Because nuclear has proven uneconomic, no Canadian utility has ordered a
plant since 1973, when Ontario Hydro ordered Darlington, a plant that
came in 270% over-budget and now produces the highest cost power in the
country. And that's despite federal subsidies to nuclear power of
$19-billion, according to Canada's leading impartial analyst, Lethbridge
University's George Lermer.
Canada's experience is consistent with that of the rest of the
industrialized world. Because nuclear power cannot compete with cheaper
and cleaner forms of electricity, no private company, anywhere in the
world, has ever built a nuclear reactor in which nuclear would be forced
to compete for customers.
In the 1990s, no longer able to support its money-losing nuclear
program, Ontario Hydro shut down eight obsolete reactors. The Canadian
Nuclear Association doesn't like my characterizing that decision as
"pulling the plug" because, with fresh subsidies, Ontario Hydro's
successor partially reversed its decision.

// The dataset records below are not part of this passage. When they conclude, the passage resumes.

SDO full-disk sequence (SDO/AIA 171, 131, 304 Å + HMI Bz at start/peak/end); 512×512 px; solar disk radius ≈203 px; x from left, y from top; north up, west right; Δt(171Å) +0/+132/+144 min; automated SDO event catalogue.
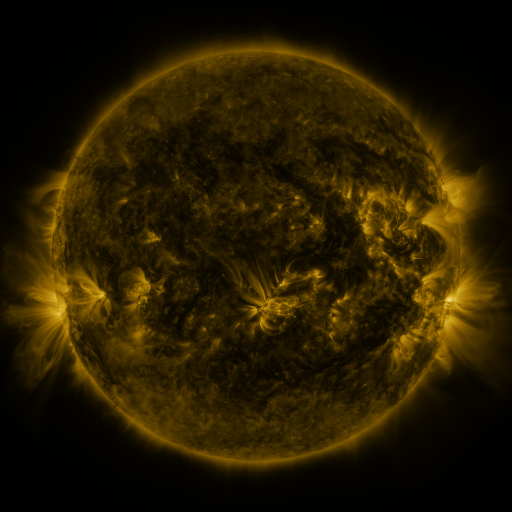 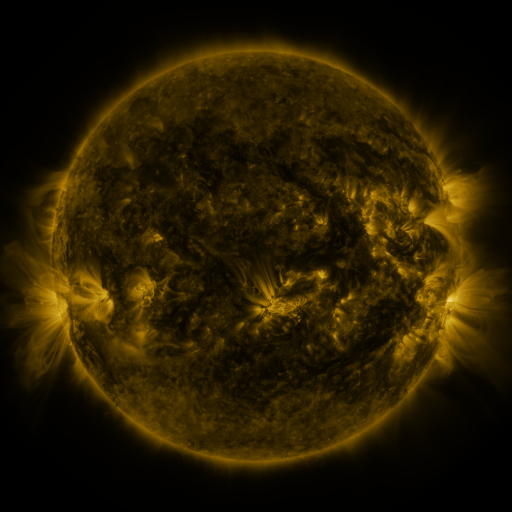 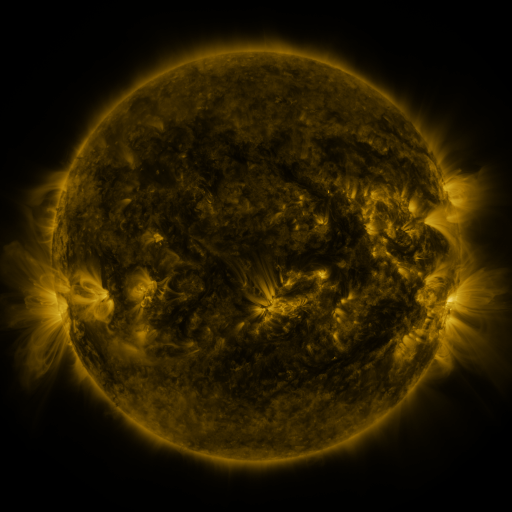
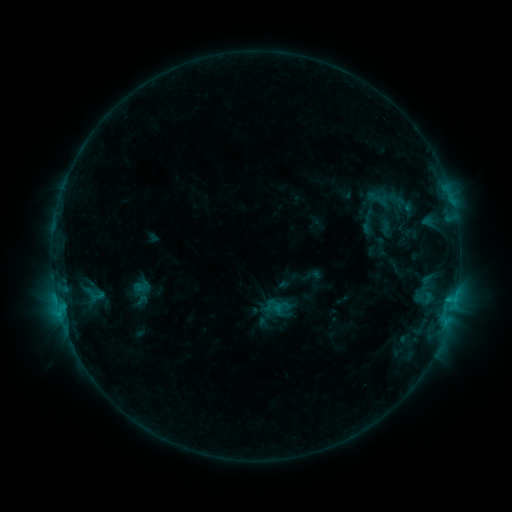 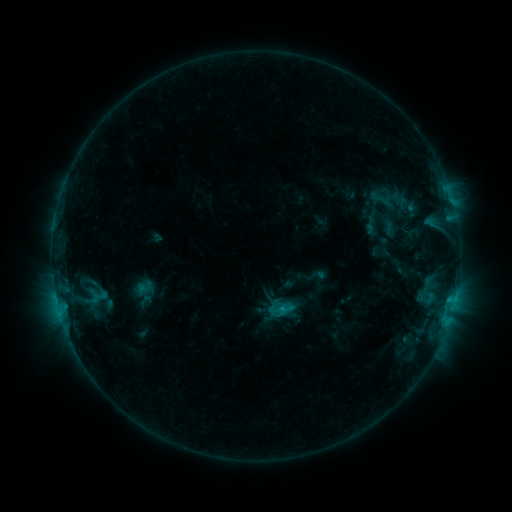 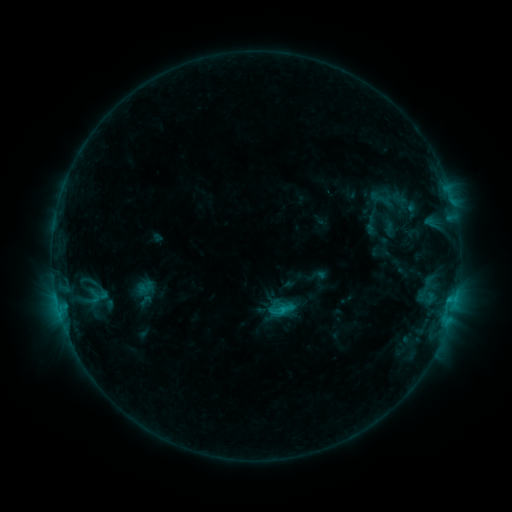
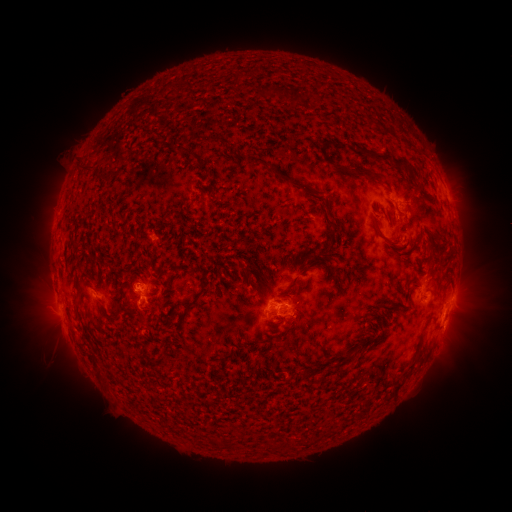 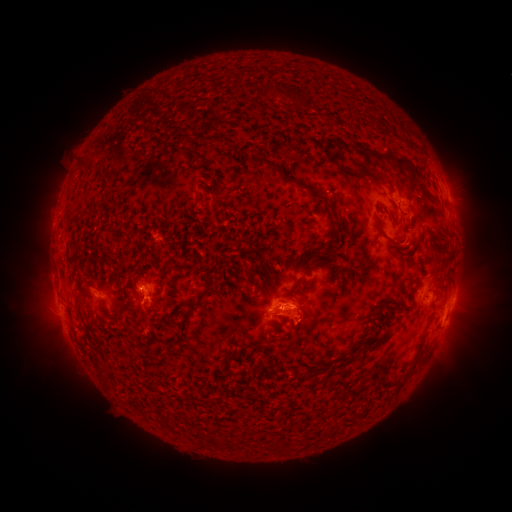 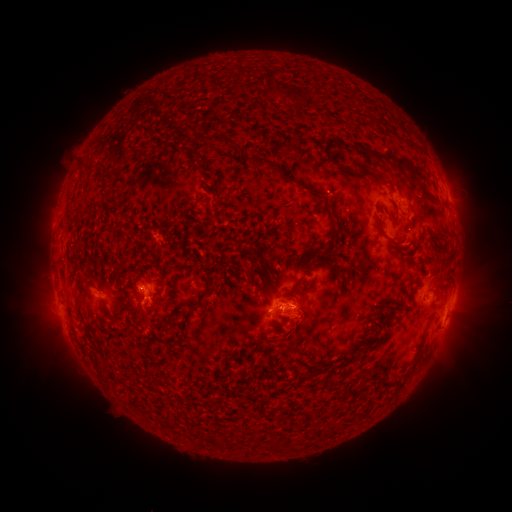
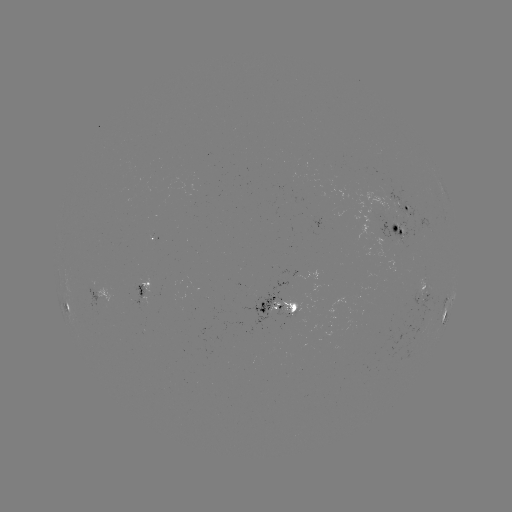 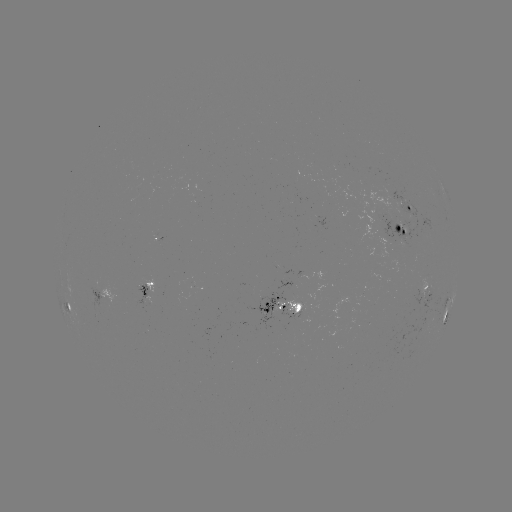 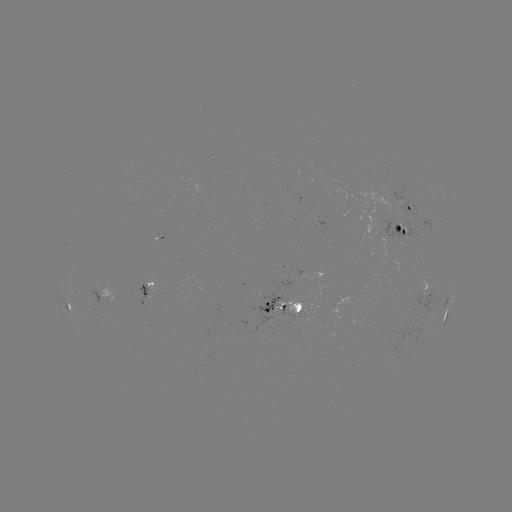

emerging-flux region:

The restart program that the CNA seems so proud of illustrates nuclear
power's uncontrollable costs. Hydro's successor expected the
refurbishment to take four years, and be completed in 2002. The project
is already 90% over-budget and three years behind schedule.
Because nuclear power cannot stand up to economic scrutiny, people like
AECL's Mr. Whitlock employ non-economic factors, a highly subjective
exercise that could justify just about anything. Mr. Whitlock estimates
immense social and environmental costs for fossil fuel emissions, for
example, but ignores the immense environmental and social costs
associated with nuclear wastes and uranium mining, which have lain waste
vast tracts of Canada and uprooted many communities, particularly
northern and aboriginal communities.